By   /   May 14, 2012  /   Comments Off

"Save SABB protest"The days of a single company filling every niche in the auto market are long gone: Ford’s Premier Auto Group has been disassembled, while GM has cut its ties with several automakers while trimming down to just four brands in the U.S. Instead, companies are seeking partnerships that allow horizontal structuring, using the same parts and engineering nearly unchanged across multiple lines. As Renault-Nissan CEO Carlos Ghosn put it, “Ours is an industry of scale, and the minimum volume necessary to achieve competitive economies of scale keeps going up.” The result will be new cars that look and feel different while sharing underlying technology.

Fiat-Chrysler

This merger has already done more for both companies than the decade-long Daimler Chrysler partnership. With one company strong on small cars and the other strong on large cars and trucks, they’ve been able to merge product lines to provide more offerings here and abroad. Although a few badge-engineered cars filled in Lancia’s lineup as soon as the merger was complete, no one would guess that the new Dodge Dart is based on the Alfa Romeo’s Guilietta. Chrysler’s partnership with Mitsubishi and Hyundai ended shortly after the merger, while new partnerships with India’s Tata and China’s Guangzhou should help the company expand in Asia.

Suzuki

Once part-owned by GM, the automaker partnered up with Volkswagen in 2009. This relationship immediately ran into problems, with VW refusing to release technology to Suzuki, and Suzuki sourcing diesel engines from Fiat instead of VW. Both companies have filed lawsuits, but it will probably be next year before these cases are settled. Their current agreement allows VW to buy more Suzuki stock, giving them the option of a hostile takeover.

Toyota and Subaru

The relationship between Toyota and Subaru started back in 2005, but aside from building Camrys at Subaru’s Ohio plant, the partnership has only recently been paying dividends. The BRZ/FR-S/GT-86 sports car has been universally praised, while access to Toyota’s technology allowed Subaru to prepare their own hybrid while having capital left over to develop a diesel engine.

Mazda

Now that Mazda is a separate entity from Ford, they’re scrambling to find a new partner to help with development. After posting their biggest loss in 11 years, they’re under pressure to sell assets like their holdings in the Hiroshima Toyo Carp baseball team. There are rumors that they’re negotiating with Fiat.

Saab

Spyker’s original plan for Saab was to provide the engineering experience while getting a Chinese partner on board to handle manufacturing.
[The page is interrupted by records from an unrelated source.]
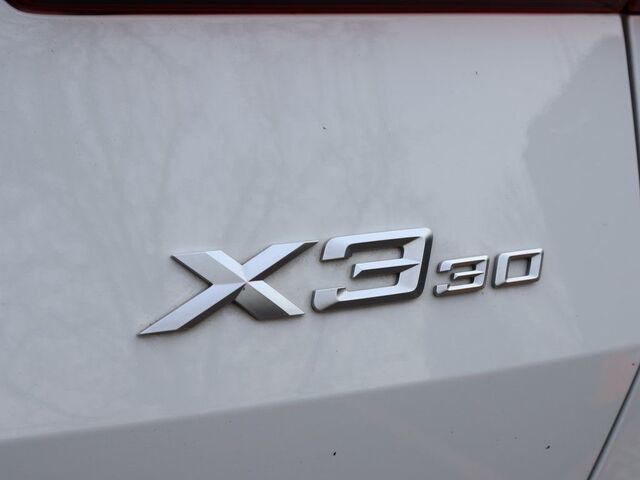 2025 BMW X3 30 xDrive Oshkosh WI 2025 BMW X3 30 xDrive Oshkosh WI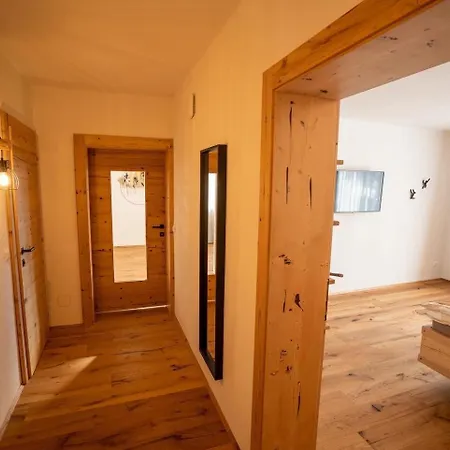 Bergzauber Apartment Rennweg am Katschberg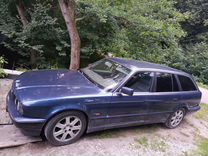 BMW 5 серия 2.5 AT, 1995, 350 000 км, с пробегом, цена 220 000 руб.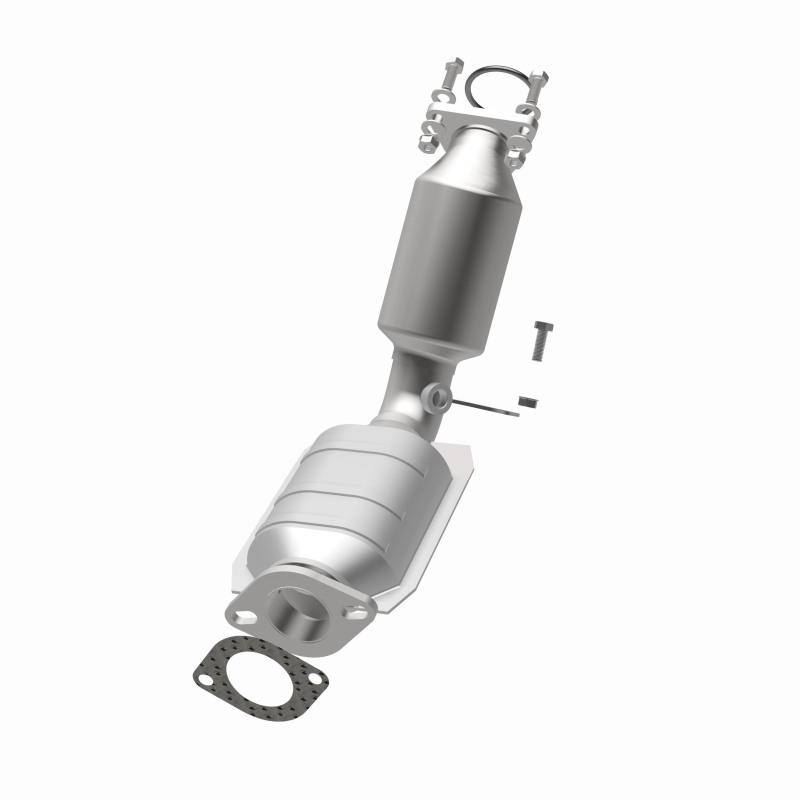 INFINITI Q50 Performance Exhaust - Driver Side - Magnaflow - OEM Grade Direct-Fit Catalytic Converter - `14-`15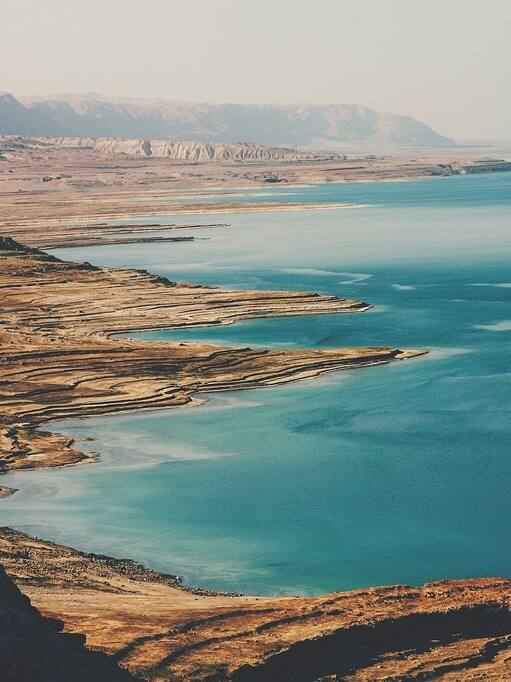 कौन सा है वो समुद्र, जिसमें कोई नहीं डूब सकता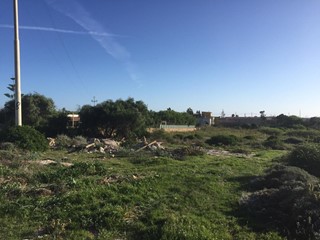 Terreno agricolo in Vendita a Lampedusa e Linosa, zona Cala pisana, 75'000€, 4207 m²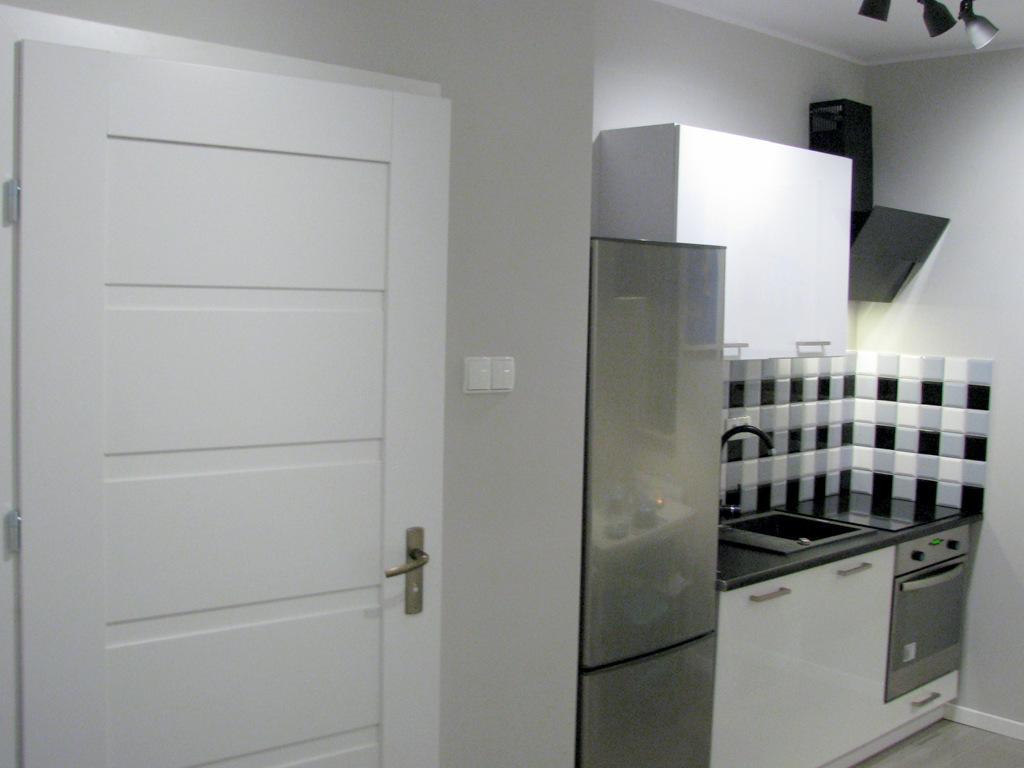 Apartment Center Gdansk- Orzeszkowej 14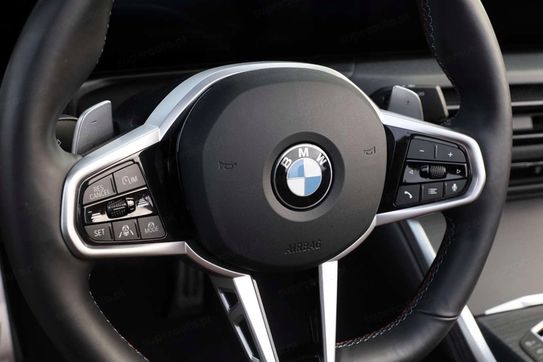 BMW Seria 4 Gran Coupe M440i xDrive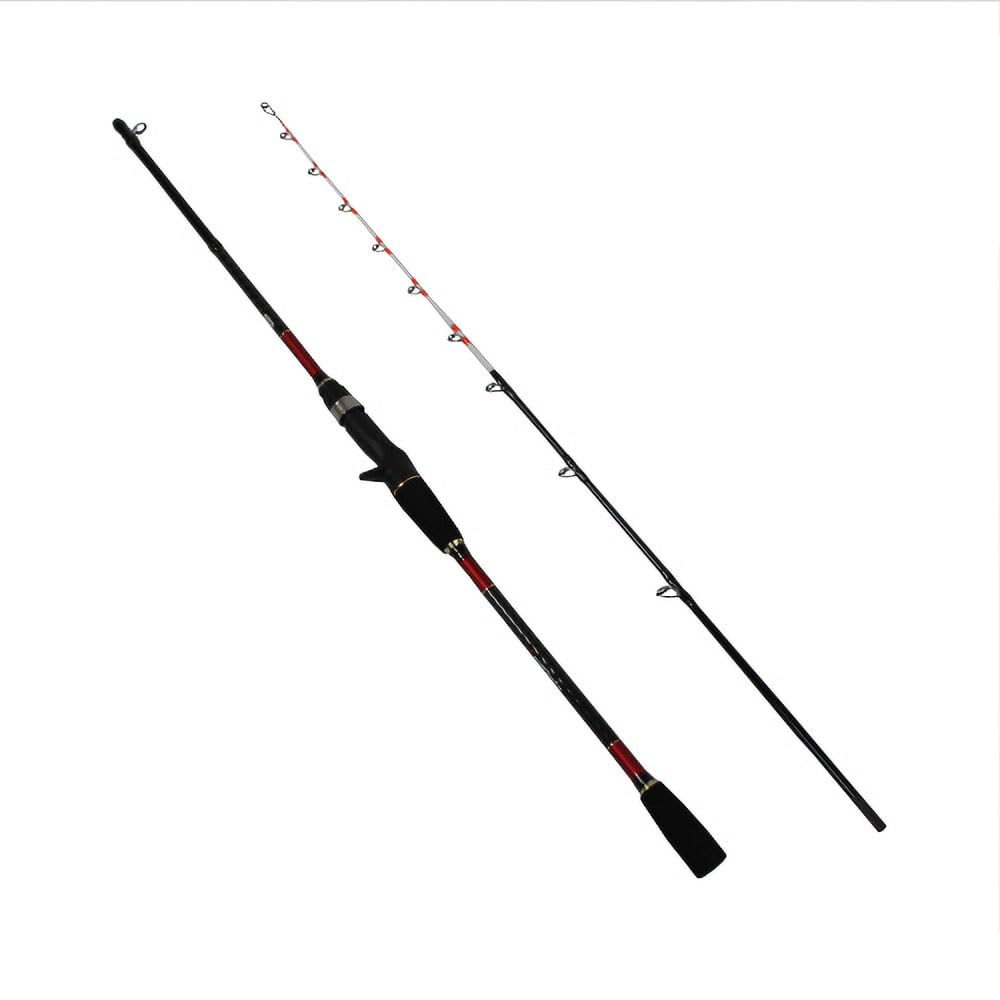 

SOLFIESTA TAKO RUSH Center Cut 160H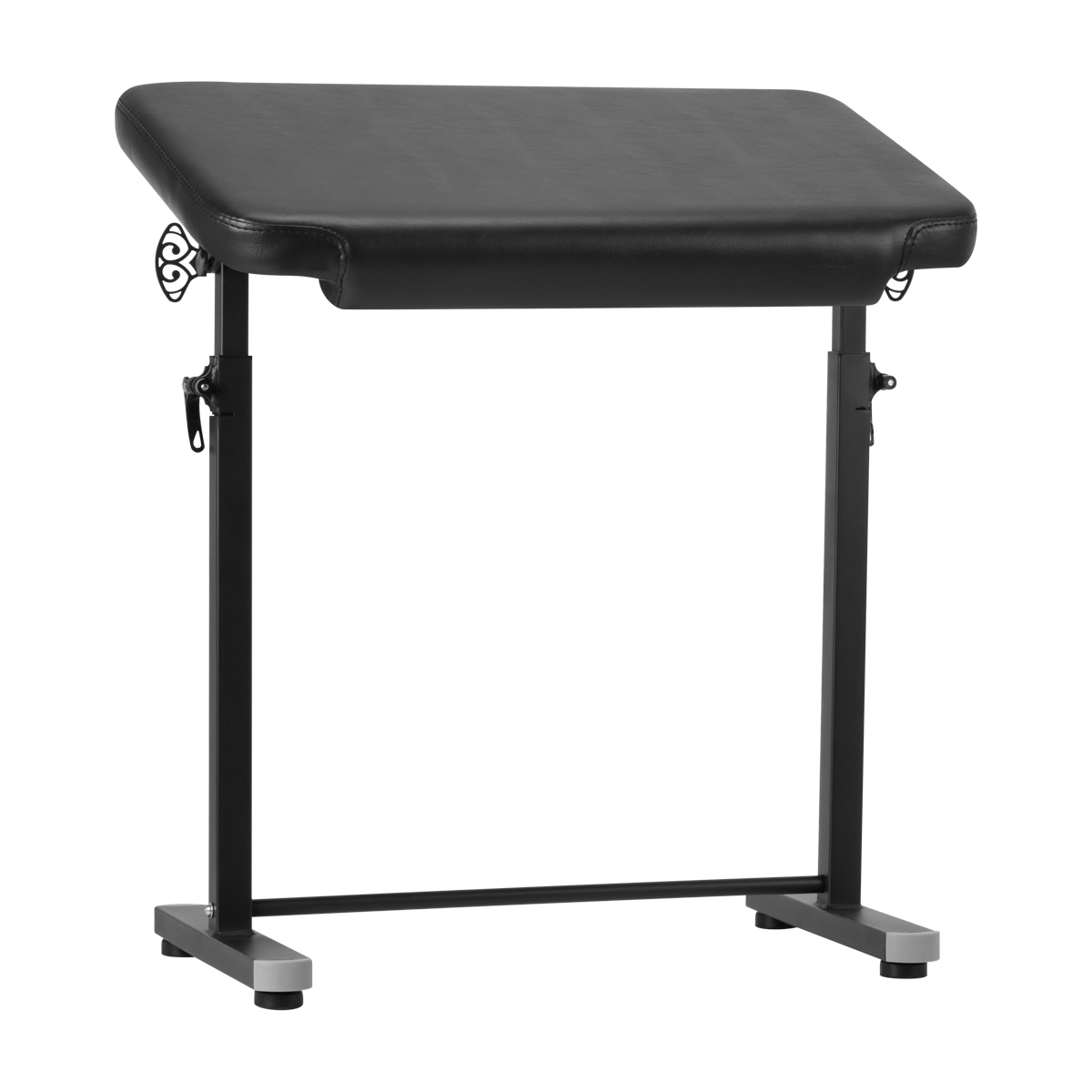 Pro Ink 718 Tattoo Armlehne schwarz – Professionell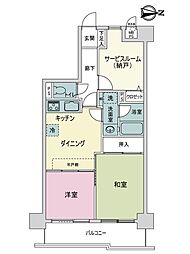 ライオンズマンション草加氷川町
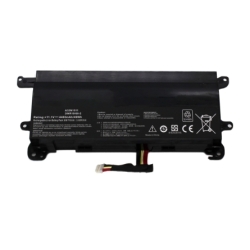 BATTERY FOR ASUS ROG G752 G752V G752VL G752VM G752VT G752VY G752VW GFX72V GFX72VM GFX72VT G752VM-RB71 G752VT-DH72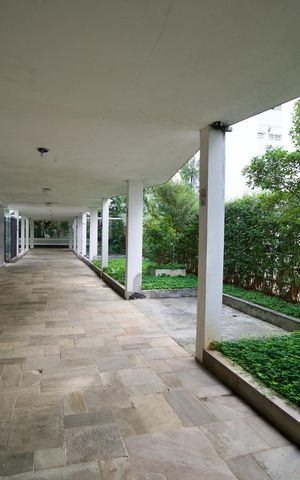 Apartamento à venda com 106m², 3 quartos e sem vaga Apartamento à venda com 106m², 3 quartos e sem vagaÁrea comum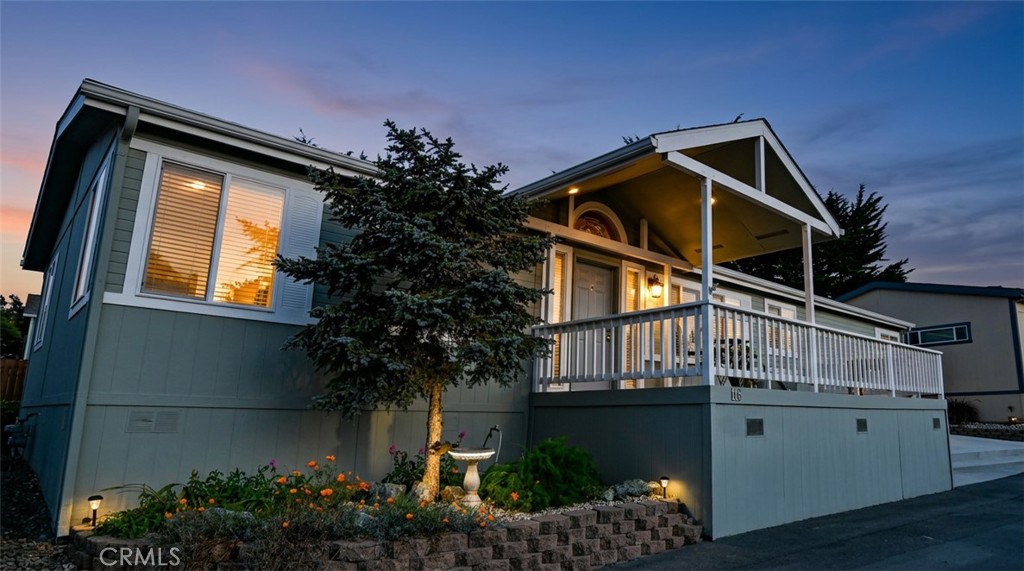 1625 Cass #16, Cayucos, CA 93430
However, former partner GM has leveraged Saab’s use of their patents to prevent any sale to Chinese automakers. Saab Parts was spun off from the main company, and will continue to provide support for current Saab owners. It was recently revealed that Saab Cars’ debt is about three times as much as its total assets, production of new cars is unlikely.

Lotus

Parent company Proton has been hemorrhaging money, and is looking to sell off the British automaker to raise cash. By itself, the company is profitable thanks to its engineering arm, which has worked on everything from the Tesla Roadster to the Hennessey Venom GT. However, if its new line of luxury-focused cars don’t sell, they could end automobile production to concentrate on R & D.